_Consegna A_
Puoi riscrivere la parte del brano sui counselor che parte da "La tutela non" e prosegue fino a "prevenzione del danno.", sostituendo "tutela" con "protezione"?

_Brano scelto_
########

Dopo lo scalpore suscitato dalla prima video-inchiesta, dove era documentata l’attività di tre “counselor” alle prese con persone con storie di disagio psicologico, tra cui abuso di alcol, pensieri suicidari, arriva il seguito.

Se la prima inchiesta aveva sconvolto la comunità professionale, questa seconda inchiesta, dedicata ai counselor che prendono in carico minori, desta preoccupazioni se possibile ancora più angoscianti.


Nel primo caso la counselor vede una ragazza minorenne senza il consenso dei genitori.

Nel secondo caso la counselor prende in carico una minore con un fidanzato violento.

Nel terzo caso il counselor, pur rendendosi conto di trovarsi di fronte a una ragazza minorenne con una storia di grave disturbo alimentare, prende in carico la paziente invece di inviarla a dei professionisti sanitari: “sai” – le dice – “è un’avventura anche per me” . Peccato che l’avventura del counselor sia sulla pelle di una giovane ragazza con un problema di salute grave, che chiede aiuto e sta perdendo la possibilità di ricevere il sostegno di cui ha bisogno in un momento determinante.

Nel quarto caso il counselor si trova di fronte una minorenne che porta un problema di abuso di sostanze (cocaina) e durante il colloquio le confessa candidamente di aver fatto anch’egli uso di cocaina e altre sostanze… 

Nel  quarto caso una counselor, senza nemmeno una laurea, in uno sportello d’ascolto in una scuola pubblica, prende in carico il caso di una ragazza vittima di bullismo.

Di fronte a realtà come queste, appare ancora più sconcertante la condotta tenuta dalla maggior parte degli Ordini al Tavolo UNI dove si sta cercando di normare i counselor.
Ordini assenti a molte riunioni, quando presenti astenuti a molte votazioni: all’UNI si va avanti, con solo l’Ordine Lazio a cercare di arginare questo percorso che rischia di dare un riconoscimento a questi professionisti che sempre più evidentemente prendono in carico situazioni di disagio emotivo e psichico per cui non sono né abilitati né preparati in alcun modo, mettendo a rischio la salute dei cittadini.

AltraPsicologia combatte da sempre le pseudoprofessioni e l’esercizio illegittimo delle attività psicologiche: a maggior ragione ci aspettiamo che queste azioni vengano portate avanti dagli Ordini.
La tutela non è un optional: la legge 56/89 attribuisce loro espressamente la funzione di tutela.
Chi ha avuto un ruolo finora ha tenuto posizioni fragili e ambigue, che hanno esposto i cittadini a professionisti dalla preparazione incerta e autoreferenziale.
Gli Ordini regionali e il Consiglio nazionale devono avviare azioni complessive orientate alla tutela della salute del cittadino e alla prevenzione del danno.

Ci auguriamo che gli Ordini regionali e il nuovo CNOP, che si insedieranno nelle prossime settimane, possano portare ad un radicale cambio di rotta, perché, a giudicare da queste inchieste, la salute dei cittadini non può essere lasciata alla mercé di tale improvvisazione.

########

_Consegna B_
Quali righe dei record contengono la stringa "each"? Individuale e copiale tutte, tenendo conto di maiuscole e minuscole.

[Voci di annotazione delle regioni]

########

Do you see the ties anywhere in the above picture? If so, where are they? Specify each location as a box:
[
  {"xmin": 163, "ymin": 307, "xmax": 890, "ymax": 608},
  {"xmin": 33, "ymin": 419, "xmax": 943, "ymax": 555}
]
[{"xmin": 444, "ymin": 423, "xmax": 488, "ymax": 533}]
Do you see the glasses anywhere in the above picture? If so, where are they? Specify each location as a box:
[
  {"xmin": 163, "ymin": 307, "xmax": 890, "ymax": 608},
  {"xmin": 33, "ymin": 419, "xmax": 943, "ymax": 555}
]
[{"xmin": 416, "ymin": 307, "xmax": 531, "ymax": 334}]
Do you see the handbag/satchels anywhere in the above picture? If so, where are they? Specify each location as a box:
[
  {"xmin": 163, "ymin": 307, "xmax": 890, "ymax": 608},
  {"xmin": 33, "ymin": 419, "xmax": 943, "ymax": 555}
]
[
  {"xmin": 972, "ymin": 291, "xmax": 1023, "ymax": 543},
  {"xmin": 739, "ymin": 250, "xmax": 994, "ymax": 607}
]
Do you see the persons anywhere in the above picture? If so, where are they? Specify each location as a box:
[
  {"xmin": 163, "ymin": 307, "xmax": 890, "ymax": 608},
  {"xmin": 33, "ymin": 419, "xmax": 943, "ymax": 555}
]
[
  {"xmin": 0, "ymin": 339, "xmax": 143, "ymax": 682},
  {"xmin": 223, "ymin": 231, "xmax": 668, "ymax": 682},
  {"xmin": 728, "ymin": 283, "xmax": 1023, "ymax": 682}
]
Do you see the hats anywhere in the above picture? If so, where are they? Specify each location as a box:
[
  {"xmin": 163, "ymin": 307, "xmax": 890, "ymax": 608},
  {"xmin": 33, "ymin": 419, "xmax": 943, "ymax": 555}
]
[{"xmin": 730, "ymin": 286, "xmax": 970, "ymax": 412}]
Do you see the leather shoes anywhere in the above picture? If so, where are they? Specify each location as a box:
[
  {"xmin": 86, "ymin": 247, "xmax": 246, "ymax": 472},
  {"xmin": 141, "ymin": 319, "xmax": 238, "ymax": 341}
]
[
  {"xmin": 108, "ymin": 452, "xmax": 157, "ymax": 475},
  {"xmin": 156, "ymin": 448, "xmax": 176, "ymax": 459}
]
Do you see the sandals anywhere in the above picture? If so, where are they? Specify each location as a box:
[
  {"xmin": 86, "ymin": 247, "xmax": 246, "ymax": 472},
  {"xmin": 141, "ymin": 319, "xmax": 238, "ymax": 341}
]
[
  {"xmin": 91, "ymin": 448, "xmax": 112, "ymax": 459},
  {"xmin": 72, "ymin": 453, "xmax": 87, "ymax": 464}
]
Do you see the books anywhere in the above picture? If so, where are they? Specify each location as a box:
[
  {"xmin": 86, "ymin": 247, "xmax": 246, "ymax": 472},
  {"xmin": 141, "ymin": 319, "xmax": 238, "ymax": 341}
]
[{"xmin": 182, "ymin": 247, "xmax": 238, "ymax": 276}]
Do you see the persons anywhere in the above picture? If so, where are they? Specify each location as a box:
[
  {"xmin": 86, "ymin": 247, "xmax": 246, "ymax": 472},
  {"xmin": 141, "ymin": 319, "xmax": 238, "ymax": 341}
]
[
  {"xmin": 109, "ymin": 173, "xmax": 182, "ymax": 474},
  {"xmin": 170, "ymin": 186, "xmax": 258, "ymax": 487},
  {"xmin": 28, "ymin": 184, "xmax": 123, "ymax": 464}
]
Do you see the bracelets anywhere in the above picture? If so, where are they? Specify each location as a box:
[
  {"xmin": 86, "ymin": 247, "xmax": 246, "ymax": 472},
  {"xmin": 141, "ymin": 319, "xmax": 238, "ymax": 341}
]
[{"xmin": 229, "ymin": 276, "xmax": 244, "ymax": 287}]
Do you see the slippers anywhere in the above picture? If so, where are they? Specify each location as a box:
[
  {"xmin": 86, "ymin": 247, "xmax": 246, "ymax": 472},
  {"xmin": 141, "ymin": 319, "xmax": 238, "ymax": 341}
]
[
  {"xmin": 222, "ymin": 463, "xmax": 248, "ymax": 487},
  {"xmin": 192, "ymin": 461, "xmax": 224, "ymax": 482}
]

########

_Svolgimento A_
La protezione non è un optional: la legge 56/89 attribuisce loro espressamente la funzione di protezione.
Chi ha avuto un ruolo finora ha tenuto posizioni fragili e ambigue, che hanno esposto i cittadini a professionisti dalla preparazione incerta e autoreferenziale.
Gli Ordini regionali e il Consiglio nazionale devono avviare azioni complessive orientate alla protezione della salute del cittadino e alla prevenzione del danno.

_Svolgimento B_
Do you see the ties anywhere in the above picture? If so, where are they? Specify each location as a box:
Do you see the glasses anywhere in the above picture? If so, where are they? Specify each location as a box:
Do you see the handbag/satchels anywhere in the above picture? If so, where are they? Specify each location as a box:
Do you see the persons anywhere in the above picture? If so, where are they? Specify each location as a box:
Do you see the hats anywhere in the above picture? If so, where are they? Specify each location as a box:
Do you see the leather shoes anywhere in the above picture? If so, where are they? Specify each location as a box:
Do you see the sandals anywhere in the above picture? If so, where are they? Specify each location as a box:
Do you see the books anywhere in the above picture? If so, where are they? Specify each location as a box:
Do you see the persons anywhere in the above picture? If so, where are they? Specify each location as a box:
Do you see the bracelets anywhere in the above picture? If so, where are they? Specify each location as a box:
Do you see the slippers anywhere in the above picture? If so, where are they? Specify each location as a box:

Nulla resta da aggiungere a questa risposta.